ベイエリアの電力会社「PG&E」は、強風と乾燥の激しい気象条件が10月9日から数日間予想されていることから、これに合わせて一定地域の電気を止めるという措置を実施した。

このような気象条件下では電線などの電源設備が原因で火災を起こす可能性が高くなるので、それを防ぐために予め電気を止めてしまおうというもの。PG&Eではこれを「PSPS(Public Safety Power Shutoffs)」と呼んでいる。

2017年と2018年に起こった大規模な山火事はPG&Eの設備が原因だったとされて、多額の損害賠償責任を負わされ、結局経営破綻に陥ってしまったという経緯がある。それに懲りて打ち出した措置だ。

これにより北・中央カリフォルニアで80万世帯が影響を受けることになり、ベイエリアでは27万4,000世帯が影響を受けると予想されている。

ベイエリアの停電発生地域(PG&Eの停電情報サイトより)

上記の図の赤丸は停電の影響が5,000世帯以上に及ぶ地域、オレンジは500世帯以上、黄色は50世帯以上、緑は50世帯未満。特に、ナパ、ソノマなど、ベイエリアの北部が大きな影響を受けている。

これに対して、影響を受けている地域の住民はカンカンだ。「やりすぎだ」とか「やり方がおかしい」などの批判が上がっている。

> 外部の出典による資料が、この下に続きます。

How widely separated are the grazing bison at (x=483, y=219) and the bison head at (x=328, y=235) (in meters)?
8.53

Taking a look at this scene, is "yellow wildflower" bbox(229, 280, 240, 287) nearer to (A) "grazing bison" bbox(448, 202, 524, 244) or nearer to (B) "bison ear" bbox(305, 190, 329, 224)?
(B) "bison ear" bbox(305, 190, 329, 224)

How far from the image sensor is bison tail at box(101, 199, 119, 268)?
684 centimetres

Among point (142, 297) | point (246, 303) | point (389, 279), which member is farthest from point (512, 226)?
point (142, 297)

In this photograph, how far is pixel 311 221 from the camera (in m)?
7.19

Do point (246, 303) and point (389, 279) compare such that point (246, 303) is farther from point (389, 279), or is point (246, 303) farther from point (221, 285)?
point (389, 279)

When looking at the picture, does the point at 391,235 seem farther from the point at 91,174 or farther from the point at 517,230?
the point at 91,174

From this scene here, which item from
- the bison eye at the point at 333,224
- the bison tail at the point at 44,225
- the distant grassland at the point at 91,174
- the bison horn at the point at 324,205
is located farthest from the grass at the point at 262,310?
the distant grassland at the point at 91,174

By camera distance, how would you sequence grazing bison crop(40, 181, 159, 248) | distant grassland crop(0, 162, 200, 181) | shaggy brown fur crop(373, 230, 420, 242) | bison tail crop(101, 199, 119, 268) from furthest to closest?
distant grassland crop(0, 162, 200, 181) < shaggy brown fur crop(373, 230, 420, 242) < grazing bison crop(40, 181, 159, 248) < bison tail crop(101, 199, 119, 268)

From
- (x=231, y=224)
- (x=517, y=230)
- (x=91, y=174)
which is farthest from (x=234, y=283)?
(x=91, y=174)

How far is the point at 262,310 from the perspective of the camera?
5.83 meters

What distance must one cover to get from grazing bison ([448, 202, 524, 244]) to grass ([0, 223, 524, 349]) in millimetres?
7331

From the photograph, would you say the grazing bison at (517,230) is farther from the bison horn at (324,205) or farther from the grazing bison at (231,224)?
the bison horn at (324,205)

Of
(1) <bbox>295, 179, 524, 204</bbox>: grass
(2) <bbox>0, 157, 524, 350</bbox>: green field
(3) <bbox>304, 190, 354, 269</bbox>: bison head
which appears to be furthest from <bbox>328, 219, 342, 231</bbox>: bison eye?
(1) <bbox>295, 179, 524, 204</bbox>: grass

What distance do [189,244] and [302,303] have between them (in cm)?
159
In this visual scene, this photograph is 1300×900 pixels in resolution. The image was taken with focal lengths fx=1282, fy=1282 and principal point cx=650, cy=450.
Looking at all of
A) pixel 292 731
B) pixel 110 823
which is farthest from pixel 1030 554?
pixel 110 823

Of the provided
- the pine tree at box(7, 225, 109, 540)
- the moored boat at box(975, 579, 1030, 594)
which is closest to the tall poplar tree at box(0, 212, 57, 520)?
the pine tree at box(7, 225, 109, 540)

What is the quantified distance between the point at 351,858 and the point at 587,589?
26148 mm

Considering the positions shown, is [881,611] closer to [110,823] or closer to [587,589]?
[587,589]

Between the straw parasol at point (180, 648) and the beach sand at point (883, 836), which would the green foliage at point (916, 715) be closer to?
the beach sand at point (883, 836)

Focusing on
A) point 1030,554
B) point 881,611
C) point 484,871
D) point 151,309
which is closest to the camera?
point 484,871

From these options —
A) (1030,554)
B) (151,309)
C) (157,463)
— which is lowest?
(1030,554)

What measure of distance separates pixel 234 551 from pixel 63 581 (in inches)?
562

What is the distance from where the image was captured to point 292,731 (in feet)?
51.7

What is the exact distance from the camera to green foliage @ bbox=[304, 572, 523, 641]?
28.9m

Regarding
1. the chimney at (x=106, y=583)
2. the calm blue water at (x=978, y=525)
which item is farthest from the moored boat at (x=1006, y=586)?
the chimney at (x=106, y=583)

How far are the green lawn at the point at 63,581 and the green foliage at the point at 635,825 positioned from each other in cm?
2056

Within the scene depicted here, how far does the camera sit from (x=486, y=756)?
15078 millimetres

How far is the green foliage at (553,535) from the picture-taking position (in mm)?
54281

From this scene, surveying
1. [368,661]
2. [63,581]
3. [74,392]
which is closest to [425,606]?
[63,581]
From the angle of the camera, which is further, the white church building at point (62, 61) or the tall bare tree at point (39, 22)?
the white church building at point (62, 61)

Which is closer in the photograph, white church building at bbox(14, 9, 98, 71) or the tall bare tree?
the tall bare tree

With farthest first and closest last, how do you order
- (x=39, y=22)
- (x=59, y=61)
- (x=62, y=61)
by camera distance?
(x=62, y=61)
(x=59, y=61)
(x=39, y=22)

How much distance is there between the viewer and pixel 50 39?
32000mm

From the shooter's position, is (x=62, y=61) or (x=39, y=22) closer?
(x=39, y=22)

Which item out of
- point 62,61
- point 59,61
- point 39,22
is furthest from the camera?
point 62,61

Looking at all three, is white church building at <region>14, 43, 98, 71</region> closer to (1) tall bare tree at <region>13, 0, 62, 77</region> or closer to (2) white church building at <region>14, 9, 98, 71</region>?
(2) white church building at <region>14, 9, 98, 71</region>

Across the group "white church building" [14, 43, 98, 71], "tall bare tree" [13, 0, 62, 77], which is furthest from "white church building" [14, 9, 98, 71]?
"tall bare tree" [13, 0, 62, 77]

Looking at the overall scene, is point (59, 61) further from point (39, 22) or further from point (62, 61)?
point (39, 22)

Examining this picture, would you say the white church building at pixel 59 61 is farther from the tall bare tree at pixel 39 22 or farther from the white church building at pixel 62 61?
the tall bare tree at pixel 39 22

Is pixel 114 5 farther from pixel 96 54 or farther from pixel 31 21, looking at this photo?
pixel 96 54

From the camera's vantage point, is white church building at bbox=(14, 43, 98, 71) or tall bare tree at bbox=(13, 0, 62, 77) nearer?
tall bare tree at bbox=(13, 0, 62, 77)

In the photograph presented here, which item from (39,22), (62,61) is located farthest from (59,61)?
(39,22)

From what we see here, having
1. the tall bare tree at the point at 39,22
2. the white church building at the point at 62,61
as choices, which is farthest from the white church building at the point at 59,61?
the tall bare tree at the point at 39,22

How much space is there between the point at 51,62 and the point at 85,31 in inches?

悪天候でも火災を起こさないような設備改良やメンテナンスの措置を講じるべきではないか。それをしないで単に電気を止めてしまうというのは乱暴で稚拙なやり方だ、という主張だ。

一方、PG&Eは、何はともあれ人命尊重が最優先として、この措置を擁護している。現時点ではこれをやらないと人命が守れないようだ。

こういう状況では、電気自動車やスマートホームも安心して導入できない。